The lack of media coverage or warnings about the released tools and their sophistication sets could mean that many companies will remain vulnerable. And with so many vulnerable companies and well-equipped hackers, the stage is set a massive series of cyberattacks.
3 Best-Of-Breed Cybercrime Fighters To Surge On Headlines
Research firm Cybersecurity Ventures expects more than $1 trillion will be spent on cybersecurity over the five years to 2021, with up to 15% annual growth in spending. Conservative measures put annual losses to cybercrime at $375 billion.
With the Internet of Things (IoT) coming to everything from home thermostats to the cars we drive, cybercrime is only going to get more pervasive. JP Morgan Chase & Co. recently doubled its annual cybersecurity budget to $500 million and the U.S. government has increased its annual budget by more than a third to $19 billion to fight cybercrime in 2017.
The growth in corporate and government spending over the last few years has ballooned sales for cybersecurity companies. Balance sheets are busting with cash and could set off a wave of M&A activity that will further drive investor sentiment for the space.
Fortinet (Nasdaq: FTNT ) is a leader in the small- and mid-size business market for cybersecurity, which positions it perfectly to fight these new threats. Larger companies are more likely to have IT departments that regularly install patches to fix known vulnerabilities. That's not true at smaller companies and leaves them exposed to hackers well after operating system patches have been released.

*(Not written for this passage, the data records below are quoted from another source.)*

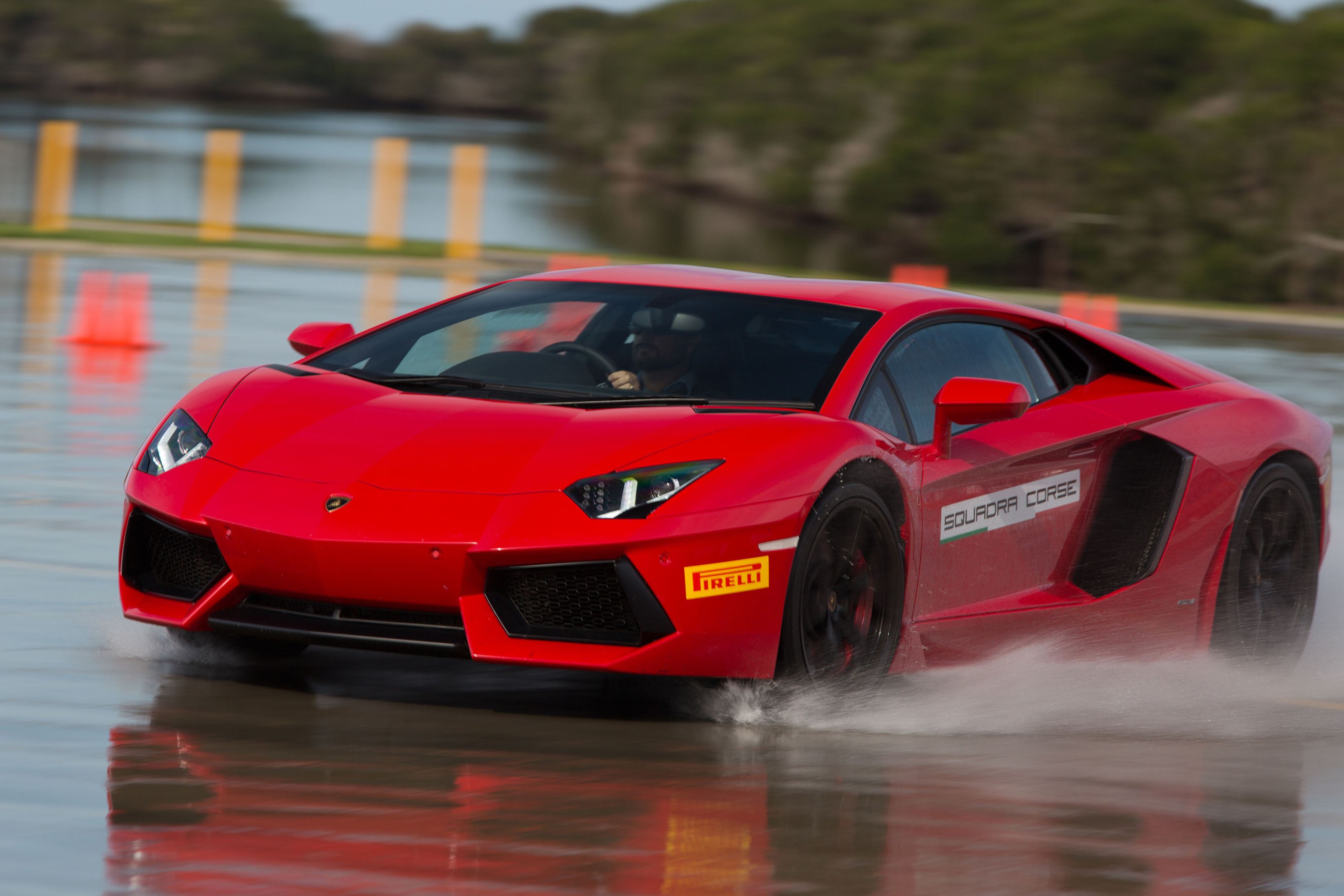 Lamborghini Thrilled With Australian Sales Not So Thrilled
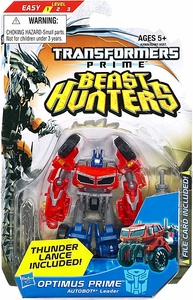 Transformers Prime Beast Hunters Commander Action Figure Optimus Prime
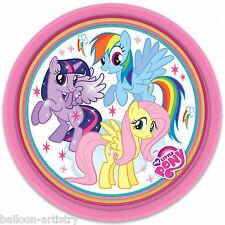 8 My Little Pony Charm Children's Party Large 23cm Disposable Paper Plates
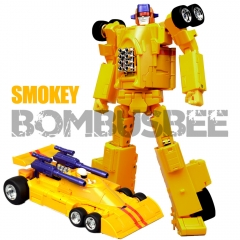 【In Stock】FansToys FT-31D Smokey Dragstrip Drag Strip Stunticons Menasor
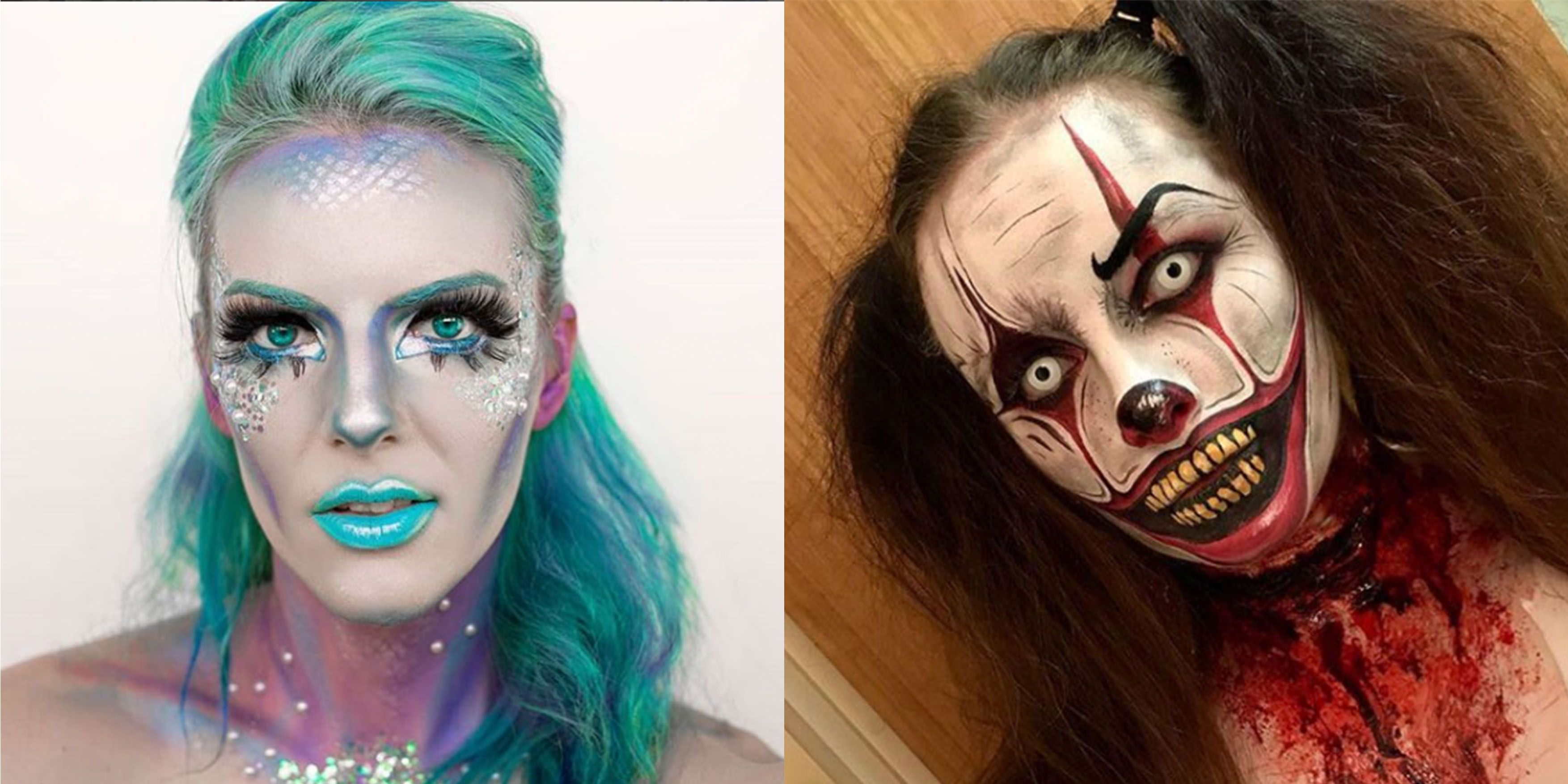 10 best halloween makeup kits for 2018 top costume makeup sets 10 best halloween makeup kits for 2018 top costume makeup sets for halloween solutioingenieria Image collections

Fortinet is a low-cost provider, making it popular among small business owners, and helps support sales at all stages in the business cycle. Products account for 47% of revenue while more reliable services revenue accounts for the other 53%. Revenue has grown at a 27% annual rate over the last three years and the company has nearly $1.1 billion in balance sheet cash, 16% of its market cap, with which to make opportunistic acquisitions.
Imperva (Nasdaq: IMPV ) has made its mark in the web application firewall market, protecting companies from internet-borne cyberattacks. The rapid growth in web applications, especially in the IoT space, could continue to drive double-digit sales growth for decades. The company has been adding on services through acquisitions to offer a range of cyber protection services.
Imperva is also a leader in the compliance and database protection market, a market that has grown for both private and public companies over the last decade. Revenue has grown at a 24% annual rate over the last three years. The company has $261 million of balance sheet cash against just $39 million in long-term debt for a net-cash position equal to 14% of its market cap. That kind of balance sheet health gives it a lot of financial flexibility and may even make it a takeover target.
Palo Alto Networks (NYSE: PANW ) has built a reputation as an innovator in cybersecurity since its creation of next-generation firewall technology in 2009. That helps it command premium pricing compared to peers and still retain corporate clients. This competitive advantage has helped the company gain 15% of the enterprise firewall market share in an extremely fragmented market.
Palo Alto has grown sales by an impressive 51% annualized rate over the last three years. It's used this sales surge to reinvest in R&D to keep its technological advantage, but still has managed to build a cash balance of $1.3 billion, over 12% of its market cap.
Risks To Consider: Headlines of a new hack may not immediately translate into sales for cybersecurity companies and long-term gains will depend more on management's ability to drive revenue growth.
Action To Take: It's impossible to tell which cybersecurity company will benefit most from headlines of a new hack, so you should invest proactively in a group of the strongest names in the industry.